In the data below, find the line containing "1 Bedroom, Park" and the line containing "Virgin Peruvian Loose", then reproduce them and every line between, exactly. Omit pictures.

** Task data **
......

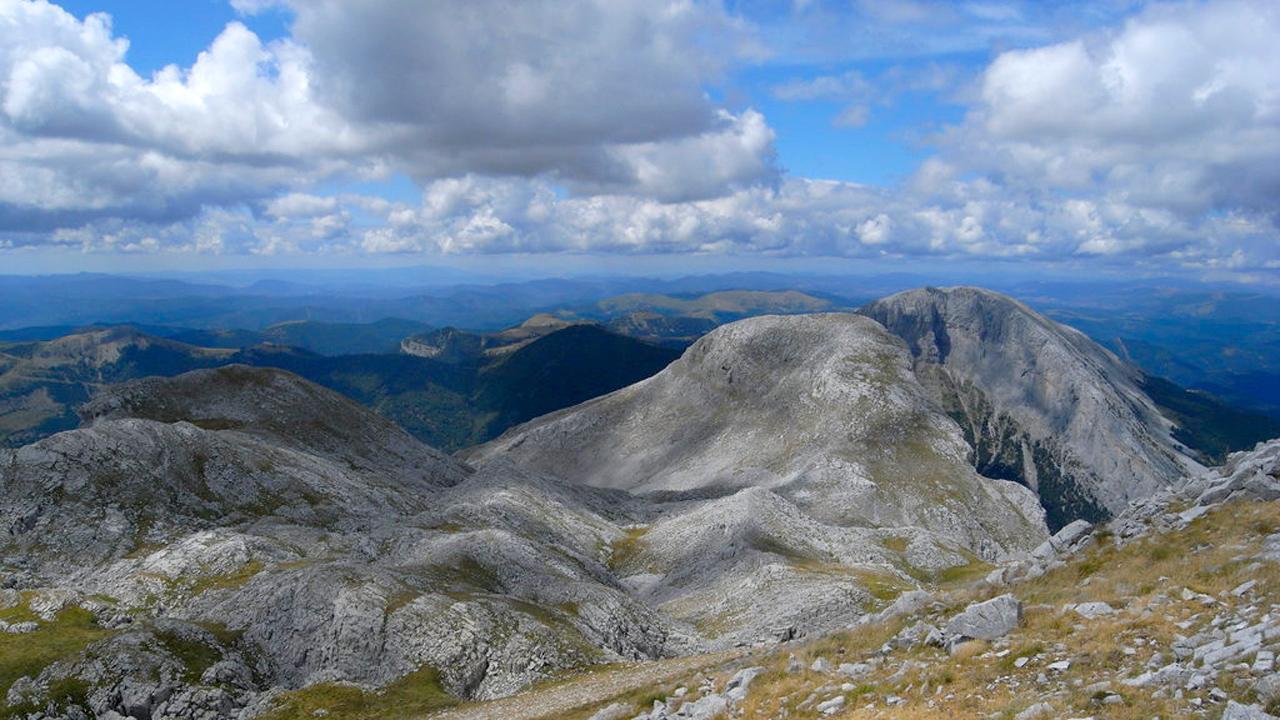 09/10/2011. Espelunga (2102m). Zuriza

......

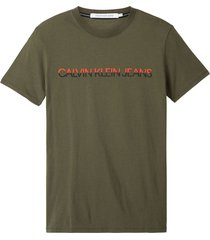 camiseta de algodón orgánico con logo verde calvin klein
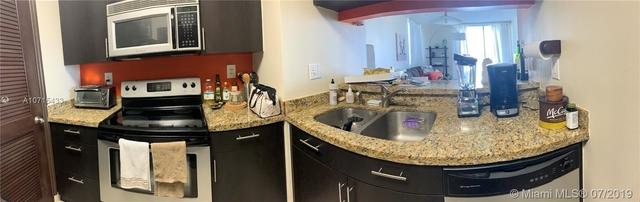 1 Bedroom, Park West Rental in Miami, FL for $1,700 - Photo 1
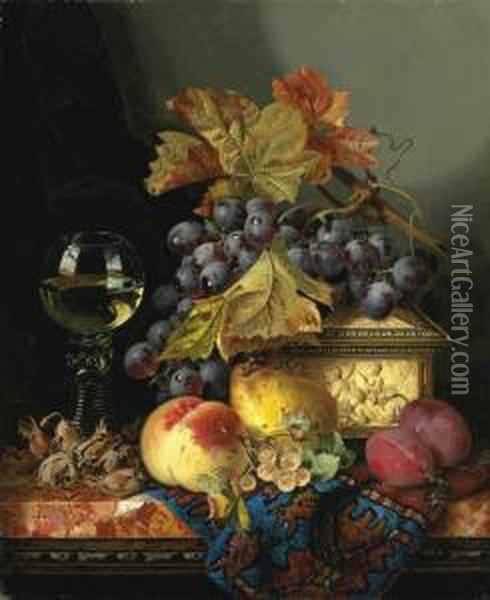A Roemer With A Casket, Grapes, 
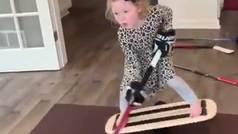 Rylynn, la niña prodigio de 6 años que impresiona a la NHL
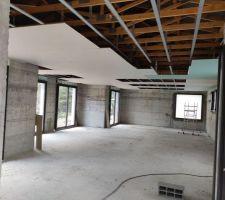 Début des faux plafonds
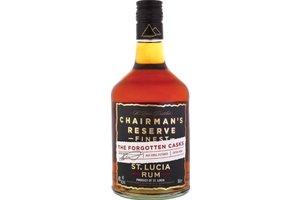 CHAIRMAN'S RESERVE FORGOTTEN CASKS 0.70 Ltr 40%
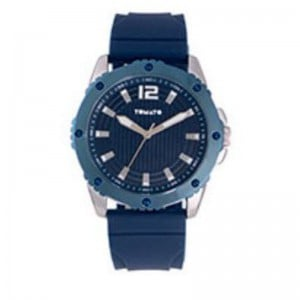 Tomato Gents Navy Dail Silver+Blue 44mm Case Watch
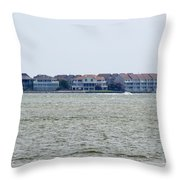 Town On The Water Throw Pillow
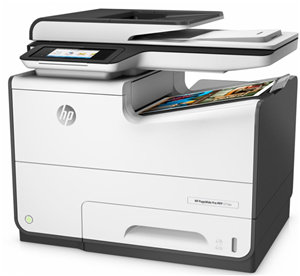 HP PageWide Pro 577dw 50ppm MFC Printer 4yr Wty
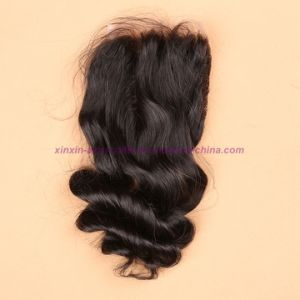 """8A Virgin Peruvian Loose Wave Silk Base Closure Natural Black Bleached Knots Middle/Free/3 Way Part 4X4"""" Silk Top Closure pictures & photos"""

......

** Result **
 1 Bedroom, Park West Rental in Miami, FL for $1,700 - Photo 1
A Roemer With A Casket, Grapes, 
 Rylynn, la niña prodigio de 6 años que impresiona a la NHL
 Début des faux plafonds
 CHAIRMAN'S RESERVE FORGOTTEN CASKS 0.70 Ltr 40%
 Tomato Gents Navy Dail Silver+Blue 44mm Case Watch
 Town On The Water Throw Pillow
 HP PageWide Pro 577dw 50ppm MFC Printer 4yr Wty
 """8A Virgin Peruvian Loose Wave Silk Base Closure Natural Black Bleached Knots Middle/Free/3 Way Part 4X4"""" Silk Top Closure pictures & photos"""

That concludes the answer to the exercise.